The first semester of the program goes by the name of “Jerusalem and Athens.” The second course students take is called “The Challenge of the Greeks,” and it presents “the golden age of Greek democracy and Socrates’ insistent questioning.” The first course is on another subject: “The Bible and Its Interpreters,” which highlights “the reverent faith of Abraham and the tradition of the Hebrew prophets.” No cynicism in the presentation, no Voltaire or Nietzsche to tear down the faith, no postmodern irony about Daniel and Ezekiel. Teachers simply impart the content of the Bible and track its major commentators (Augustine, et al.).
To appreciate the value of this program, you have to consider what has happened to general requirements in higher education since the 1960s. Before that time, schools asked freshmen and sophomores to take a dose of Western Civilization before they settled into a major. Stanford, for instance, had a full year of Western Civ and a full year of English composition and literature. The emphasis fell on Great Books and masterpieces, big ideas and pivotal events. The Stanford catalog described those materials in triumphal words, affirming that an educated person must be acquainted with the core heritage of, precisely, Athens and Jerusalem.
The trend since then has been a decentering of the tradition and its replacement with empty categories. Western Civ has given way to a “diversity” requirement that can be fulfilled with dozens of courses scattered across a half-dozen disciplines.

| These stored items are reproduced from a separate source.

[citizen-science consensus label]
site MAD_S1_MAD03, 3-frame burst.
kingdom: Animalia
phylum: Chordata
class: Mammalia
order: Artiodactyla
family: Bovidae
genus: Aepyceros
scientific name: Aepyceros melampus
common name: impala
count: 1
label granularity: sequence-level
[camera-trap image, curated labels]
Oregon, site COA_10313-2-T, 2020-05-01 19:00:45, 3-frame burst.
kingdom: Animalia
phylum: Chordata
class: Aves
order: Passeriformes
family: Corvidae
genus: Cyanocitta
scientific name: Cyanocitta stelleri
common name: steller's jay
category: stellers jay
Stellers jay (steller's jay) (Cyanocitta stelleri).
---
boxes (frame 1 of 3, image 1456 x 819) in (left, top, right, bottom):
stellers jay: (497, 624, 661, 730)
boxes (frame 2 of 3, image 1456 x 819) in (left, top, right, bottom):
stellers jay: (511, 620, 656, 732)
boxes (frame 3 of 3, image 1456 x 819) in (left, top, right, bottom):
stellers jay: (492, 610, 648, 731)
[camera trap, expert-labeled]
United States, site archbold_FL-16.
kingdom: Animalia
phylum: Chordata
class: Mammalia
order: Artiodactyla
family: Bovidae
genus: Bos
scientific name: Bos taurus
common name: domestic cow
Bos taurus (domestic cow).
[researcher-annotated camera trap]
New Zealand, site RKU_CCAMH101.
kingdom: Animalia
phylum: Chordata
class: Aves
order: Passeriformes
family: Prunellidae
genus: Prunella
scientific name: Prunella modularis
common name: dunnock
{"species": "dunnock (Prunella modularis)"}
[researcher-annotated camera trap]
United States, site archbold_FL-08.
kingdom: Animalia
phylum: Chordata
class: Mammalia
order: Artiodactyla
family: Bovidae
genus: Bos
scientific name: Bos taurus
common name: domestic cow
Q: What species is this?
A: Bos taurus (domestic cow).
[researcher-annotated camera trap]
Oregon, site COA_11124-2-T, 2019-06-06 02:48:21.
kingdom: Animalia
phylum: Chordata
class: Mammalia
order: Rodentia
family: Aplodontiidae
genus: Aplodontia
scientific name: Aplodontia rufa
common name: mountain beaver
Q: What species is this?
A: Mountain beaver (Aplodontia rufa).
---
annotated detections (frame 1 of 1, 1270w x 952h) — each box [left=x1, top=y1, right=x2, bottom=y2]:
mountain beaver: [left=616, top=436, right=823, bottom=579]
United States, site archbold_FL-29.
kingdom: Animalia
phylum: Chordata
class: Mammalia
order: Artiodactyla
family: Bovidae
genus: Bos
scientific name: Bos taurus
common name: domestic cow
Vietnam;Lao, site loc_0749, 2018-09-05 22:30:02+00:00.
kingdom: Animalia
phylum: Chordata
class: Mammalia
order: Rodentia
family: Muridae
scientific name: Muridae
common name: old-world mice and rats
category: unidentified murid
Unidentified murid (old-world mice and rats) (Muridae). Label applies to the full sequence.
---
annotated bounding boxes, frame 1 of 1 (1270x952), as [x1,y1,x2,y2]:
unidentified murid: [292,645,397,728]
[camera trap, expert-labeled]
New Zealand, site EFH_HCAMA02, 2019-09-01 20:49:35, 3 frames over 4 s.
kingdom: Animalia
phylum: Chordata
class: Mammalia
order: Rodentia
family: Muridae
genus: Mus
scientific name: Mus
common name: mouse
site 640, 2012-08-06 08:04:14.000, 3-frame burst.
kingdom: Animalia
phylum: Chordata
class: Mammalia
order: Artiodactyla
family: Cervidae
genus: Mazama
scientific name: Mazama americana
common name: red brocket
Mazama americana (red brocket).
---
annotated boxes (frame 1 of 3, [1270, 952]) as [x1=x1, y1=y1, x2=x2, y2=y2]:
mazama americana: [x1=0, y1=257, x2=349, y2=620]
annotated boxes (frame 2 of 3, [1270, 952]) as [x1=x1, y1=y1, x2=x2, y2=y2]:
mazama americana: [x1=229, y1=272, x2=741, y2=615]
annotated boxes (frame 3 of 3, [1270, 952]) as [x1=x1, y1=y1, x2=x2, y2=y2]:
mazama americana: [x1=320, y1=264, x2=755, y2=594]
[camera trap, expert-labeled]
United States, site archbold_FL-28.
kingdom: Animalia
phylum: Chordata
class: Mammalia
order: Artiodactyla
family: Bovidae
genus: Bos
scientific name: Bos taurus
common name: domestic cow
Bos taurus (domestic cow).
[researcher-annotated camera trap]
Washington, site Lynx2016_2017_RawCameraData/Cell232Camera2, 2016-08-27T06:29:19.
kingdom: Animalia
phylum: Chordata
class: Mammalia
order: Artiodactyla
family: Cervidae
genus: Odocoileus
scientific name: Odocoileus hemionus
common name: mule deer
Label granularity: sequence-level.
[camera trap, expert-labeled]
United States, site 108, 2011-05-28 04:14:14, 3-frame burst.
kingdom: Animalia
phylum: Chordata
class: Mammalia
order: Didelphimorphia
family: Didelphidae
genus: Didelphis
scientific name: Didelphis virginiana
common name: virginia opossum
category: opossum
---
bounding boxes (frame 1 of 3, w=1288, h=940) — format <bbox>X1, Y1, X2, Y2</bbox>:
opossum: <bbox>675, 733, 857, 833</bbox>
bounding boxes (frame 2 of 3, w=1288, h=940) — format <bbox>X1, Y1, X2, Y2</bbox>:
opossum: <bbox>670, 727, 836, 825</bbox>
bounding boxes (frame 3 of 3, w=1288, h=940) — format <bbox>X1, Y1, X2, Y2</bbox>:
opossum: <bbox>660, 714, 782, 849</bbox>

Or it has given way to a set of “thinking skills” requirements that break down into categories—“quantitative,” “historical,” etc.—and can likewise be fulfilled by heterogeneous class offerings each semester. No central lineage, no core texts…
There is breathtaking diversity within Western Civilization. Too often Western Civilization or the Great Books are treated as if they were the study of simply the Anglo-Saxons or a singular and monolithic mode of thought, rather than the study of human persons and communities across millennia, across geographies, and across cultures.